Şimdi ise İslam Devletine karşı mücadelede en büyük yük Kürtlerin üstüne atılmış. Kürtler, Suriye topraklarında bulunan ve en modern Amerikan silahıyla donatılmış teröristlerle savaş ediyorlar. Kürtler yeterince silaha sahip olmamalarına rağmen başarıyla mücadele etmeye devam ediyorlar. Kürtlerin çok iyi savaşçılar olduğu tarihten bu yana bilinen bir şeydir. Kahramanca direniş, ölümüne değil yaşamasına savaş Kürtlerin başaracağını gösteriyor. Kürtler ya başaracaklar ya başaracaklar ve başka türlüsü yok, budur Kürtlerin en net şiarı.

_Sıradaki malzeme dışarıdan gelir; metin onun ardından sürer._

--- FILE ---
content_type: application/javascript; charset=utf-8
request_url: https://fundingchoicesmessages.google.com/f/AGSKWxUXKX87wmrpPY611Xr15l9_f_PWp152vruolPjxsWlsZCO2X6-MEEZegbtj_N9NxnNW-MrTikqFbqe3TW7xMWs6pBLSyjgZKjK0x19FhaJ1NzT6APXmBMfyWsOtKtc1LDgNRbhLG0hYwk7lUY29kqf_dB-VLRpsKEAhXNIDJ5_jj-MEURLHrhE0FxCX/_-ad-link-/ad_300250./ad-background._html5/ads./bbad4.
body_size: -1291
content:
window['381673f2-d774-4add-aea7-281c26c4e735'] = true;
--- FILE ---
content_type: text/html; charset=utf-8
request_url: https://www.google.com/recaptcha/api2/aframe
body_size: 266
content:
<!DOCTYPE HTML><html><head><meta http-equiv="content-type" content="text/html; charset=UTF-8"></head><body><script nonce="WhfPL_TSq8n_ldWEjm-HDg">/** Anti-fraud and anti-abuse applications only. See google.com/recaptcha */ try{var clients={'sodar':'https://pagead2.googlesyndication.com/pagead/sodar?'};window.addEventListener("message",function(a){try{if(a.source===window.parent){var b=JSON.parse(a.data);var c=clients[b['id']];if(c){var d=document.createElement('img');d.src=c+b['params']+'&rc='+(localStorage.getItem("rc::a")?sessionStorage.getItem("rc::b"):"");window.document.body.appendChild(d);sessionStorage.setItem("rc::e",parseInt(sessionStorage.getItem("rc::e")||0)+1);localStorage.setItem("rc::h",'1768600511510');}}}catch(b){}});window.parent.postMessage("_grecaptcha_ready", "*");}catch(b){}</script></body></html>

Savaştıkça başarı kazanmaktalar. Tabii ki tüm uygar dünya ve kamuoyu onlara yardım etmeli ve onları desteklemeli ki ancak böyle Ortadoğu’da radikal dinciliğin gelişmesinin önü alınabilir. Kürtlerin mücadelesi sadece silahlı olmayıp hayatın her alanına ilişkindir. Bu mücadele kültürel, ulusal, sosyal, ekonomik, siyasal ve daha da birçok boyutta yürütülmekte. Bölge halklarının eşit ve özgürce yaşamaları için verilen bir mücadeledir. Bu mücadele giderek daha da büyümekte ve daha da çok destek görmekte.
Tabii ki bizim sormamız gereken soru tarihten bu yana gelen Kürtlerle dostane ilişkilere rağmen niye Rusya pasif kalmaktadır? Rusya resmî merkezi yönetimlerle ilişkiler içerisindedir bundan dolayı da Kürtlerle ve onların örgütleriyle ilişkilenmeye çekinmekte.
İlişkilerin hiç olmadığını söyleyemeyiz belki ama çok zayıftır. Kanımca Rusya, Kürtlerle ve onların liderleriyle olan ilişkilerini daha da aktifleştirip, onlarla birlikte Ortadoğu’daki tehlikelere karşı mücadele etmeli.